17 August 2008

in addition,

I watched the first half of Rob Zombie's Halloween last week. It was the first 2/3, really. John Carpenter's 1978 original spent less than 10 minutes on the story of young Michael killing his sister, and barely more than that on his incarceration, while Zombie takes over an hour to unfold the tale of a troubled and violent young man who slaughters his family one Halloween night while his mother is working at the local nudie bar. By showing us Michael's childhood, his mother's love for him, and his descent into utter derangement, we have a sense of a person behind the killer's mask, a wounded child who just wanted to take it all back but couldn't stop killing. By making you identify with the killer, Zombie makes you complicit in all the horrific murders he commits, and that's probably the scariest thing of all. He did the same thing brilliantly in The Devil's Rejects, where you see these 3 people do the most unspeakable things in the first act, then you eat some ice cream with them and have a laugh, and in the final act they become the victims, hunted down and tortured like dogs by an angry sheriff with God's righteousness on his side.

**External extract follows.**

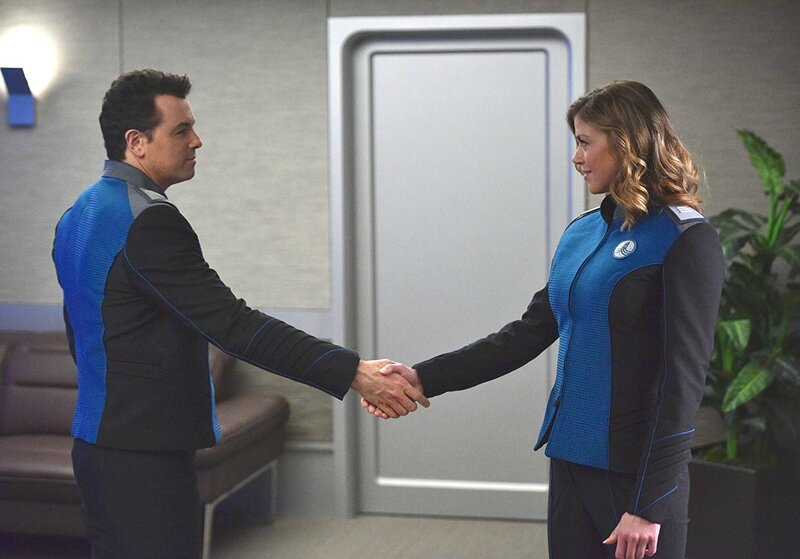 The Orville2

I didn't watch the end of Halloween this time around; it's really the least entertaining part. It ends up as pretty much the same thing as the last hour of Carpenter's film, except the end, which I won't spoil for you.

Alright, enough procrastinating. I'm supposed to be looking for a job, you see. There's more, there's always more.

2 comments:

Rose Hips said...

Sometimes it's nice to know the why behind everything in a movie. But I tend to like it better when I'm given no background and can just believe that the killer is truly pure evil. It's scarier for me that way I think. In Saw II I got all kinds of pissed off because you find out the bad guy has cancer, woe is him, blah, blah, blah and I think it lost it's edge. The first one, despite the incredibly bad choice of actors, was much scarier because it seemed as though the killer was only demented and evil. When things have causes it takes away from the scariness of no motive.

a bonsai said...

i prefer to understand why one transforms into a killer. what motivates his/her behavior. what happened? why are they hunting other people? can it be prevented?
likely not.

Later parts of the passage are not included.